Let's go back to running the tests, but this time we'll run the tests on ten workers (up from one that we ran the first test with) to increase the amount of traffic to the service by 10x:

artillery run-test --region eu-west-2 --count users-test.yaml
All VUs finished. Total time: 12 minutes, 3 seconds

--------------------------------
Summary report @ 08:44:21(+0100)
--------------------------------

vusers.created_by_name.Fetch user data: ..................... 150000
vusers.created.total: ....................................... 150000
vusers.completed: ........................................... 150000
http.request_rate: .......................................... 2773/sec
http.requests: .............................................. 1650000
http.codes.200: ............................................. 1650000
http.responses: ............................................. 1650000
http.response_time:
min: ...................................................... 1
max: ...................................................... 81
median: ................................................... 2
p95: ...................................................... 4
p99: ...................................................... 7

How about that? the median and 99th percentile response times are an order of magnitude lower when using Stellate, despite throwing ten times more traffic at it.

Conclusion

If you're a developer and you're worried about running into performance issues with your GraphQL APIs, it sure looks like Stellate can help with intelligent GraphQL-specific caching to reduce load on your origin server and improve the experience of users of your service.
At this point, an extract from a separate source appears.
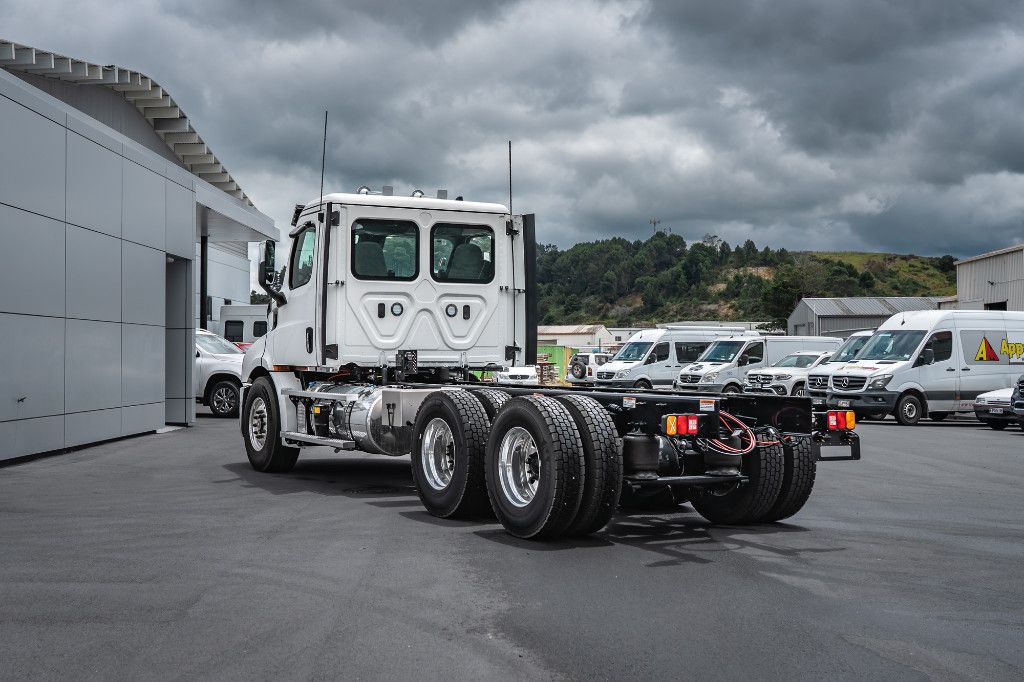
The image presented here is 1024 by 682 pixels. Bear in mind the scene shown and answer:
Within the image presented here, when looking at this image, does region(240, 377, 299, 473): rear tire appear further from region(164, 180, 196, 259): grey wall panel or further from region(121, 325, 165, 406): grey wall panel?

If you're an SRE, you know that testing critical dependencies of the services you're looking after is part of Testing For Reliability. "If you haven't tried it, assume it's broken." is a a great guiding principle, which often extends to "Trust but verify" when it comes to performance & reliability claims by third-party services. Artillery is there for you for those scenarios. In this case, we've verified that Stellate is doing a stellar job.

(It goes without saying that you should always make sure to check and comply with ToS of any hosted services when it comes to load testing.)